The total assets of the businesses covered by this release (insurance companies, pension funds and trusts) were valued at £3,655 billion at the end of 2014, the latest period for which annual results are available. During 2014, these businesses acquired £1,613 billion and disposed of £1,581 billion longer-term financial instruments. Net investment is the difference between these substantial levels of acquisitions and disposals, as well as changes in holdings of short-term assets, and can therefore be volatile. Table 1 (at the end of this section) displays net investment data by asset type.

In Quarter 2 (Apr to Jun) 2016 there was net investment of £6 billion (Figure 1). Net investment was reported in UK government sterling securities and short-term assets while net disinvestment was reported across overseas securities, other assets and UK corporate securities.

Total net investment varies across the quarters of a calendar year and so an increase or decrease in investment from one quarter to the next is not necessarily an indicator of improved or worsening economic activity – these estimates are more likely to reflect varying investment strategies. In terms of context, the 5-year quarterly average for this series is net investment of £8 billion. The highest quarterly estimate of net investment since records began (in 1987) was £43 billion in Quarter 3 (Jul to Sep) 2007.

For 2015 as a whole, net investment reported by the institutions covered in this release is provisionally estimated at £49 billion, the highest since 2010 (£68 billion).

Short-term assets

Investment in short-term assets (those maturing within 1 year of their originating date) can be affected by the level of the net inflows of funds into the businesses concerned (premiums or contributions, for example) and by the relative attractiveness of other investments, both in terms of their potential returns and in their perceived risk.

In Quarter 2 2016 there was net investment of £12 billion in short-term assets (Figure 2), the largest net investment in this asset type by these businesses since Quarter 1 (Jan to Mar) 2013. The 5-year quarterly average for this series is net investment of £2 billion. This may signal that these businesses are currently reluctant to commit to longer-term investment strategies.

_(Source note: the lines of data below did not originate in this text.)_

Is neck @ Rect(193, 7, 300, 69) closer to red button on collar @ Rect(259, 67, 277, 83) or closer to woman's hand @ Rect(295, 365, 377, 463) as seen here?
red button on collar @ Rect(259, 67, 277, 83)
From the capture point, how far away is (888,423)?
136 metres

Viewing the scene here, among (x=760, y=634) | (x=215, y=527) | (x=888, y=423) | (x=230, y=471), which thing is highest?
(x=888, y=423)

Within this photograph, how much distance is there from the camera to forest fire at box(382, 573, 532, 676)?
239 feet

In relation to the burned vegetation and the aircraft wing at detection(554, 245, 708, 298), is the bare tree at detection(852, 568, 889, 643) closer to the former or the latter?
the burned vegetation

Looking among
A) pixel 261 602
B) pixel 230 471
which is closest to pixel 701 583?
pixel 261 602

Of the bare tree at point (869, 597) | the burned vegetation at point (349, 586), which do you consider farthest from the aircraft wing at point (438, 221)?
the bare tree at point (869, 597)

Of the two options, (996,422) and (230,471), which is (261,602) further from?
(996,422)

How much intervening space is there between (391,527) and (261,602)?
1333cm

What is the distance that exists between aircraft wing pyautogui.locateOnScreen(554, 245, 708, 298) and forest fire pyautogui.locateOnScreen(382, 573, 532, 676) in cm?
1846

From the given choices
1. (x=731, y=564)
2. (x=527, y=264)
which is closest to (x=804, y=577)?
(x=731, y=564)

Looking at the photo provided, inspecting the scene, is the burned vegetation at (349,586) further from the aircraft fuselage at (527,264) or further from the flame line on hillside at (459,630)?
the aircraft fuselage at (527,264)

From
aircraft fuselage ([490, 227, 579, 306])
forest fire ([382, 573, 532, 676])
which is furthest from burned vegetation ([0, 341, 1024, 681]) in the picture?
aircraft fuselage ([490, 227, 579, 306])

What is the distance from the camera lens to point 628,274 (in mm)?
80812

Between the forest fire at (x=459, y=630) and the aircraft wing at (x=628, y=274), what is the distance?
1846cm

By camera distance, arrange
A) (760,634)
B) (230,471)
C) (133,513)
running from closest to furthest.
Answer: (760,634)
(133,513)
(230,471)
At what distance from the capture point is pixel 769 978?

There was net disinvestment in short-term assets in each of the years 2008, 2009 and 2010. This contrasts with all subsequent years, where a net investment has been reported. In 2015, the provisional estimate is net investment of £1 billion. This longer-term comparison highlights how institutions, taking account of the prevailing economic climate, have chosen to restructure their investment portfolios.

UK government sterling securities (gilts)

UK gilts (gilt-edged market securities) are fixed income or index-linked bonds issued by the UK government. On the primary gilt market, the purchaser of a gilt lends the government money in return for regular interest payments and the promise that the nominal value of the gilt will be repaid (redeemed) on a specified future date. These assets may then be bought and sold by investors in the secondary market. Gilts are very liquid assets which offer virtually risk-free returns.

The institutions covered by this release reported net investment in gilts in Quarter 2 2016 of £13 billion (Figure 3). This was the largest net investment reported for this series since records began (in 1986) and was mainly due to net investment by self-administered pension funds (£16 billion). This may indicate that these businesses regard gilts to be a relatively safe investment option at this time.

Looking at the annual picture, net investment in gilts is provisionally estimated to have been £14 billion in 2015, following net investment of £10 billion in 2014 and £13 billion in 2013. This was preceded by net disinvestment in 2011 and 2012. This would seem to suggest that some market participants (particularly pension funds) have been switching back to gilts in recent years, possibly in an attempt to avoid the relative volatility of equity markets.

In recent times, the market for gilts has been notably influenced by the Bank of England’s Quantitative Easing (QE) programme. Approximately £375 billion of gilts had been bought by the Bank under QE since the start of the programme in 2009.

UK gilts can be an attractive investment option because they are very secure, reflecting the fact that the British government has never failed to make an interest or principal payment when they are due. The demand for government bonds can increase in periods of economic uncertainty and geopolitical risk, with the popularity of this investment leading to an increase in the price of gilts and a fall in their yields. The demand for gilts can also be driven by market expectations. For example, if the market anticipates that the central bank is going to announce expansionary monetary policy measures like quantitative easing, demand for these assets can grow, leading to an increase in the price of bonds and a fall in their yield. These characteristics may help to explain the longer-term profile of net investment in gilts.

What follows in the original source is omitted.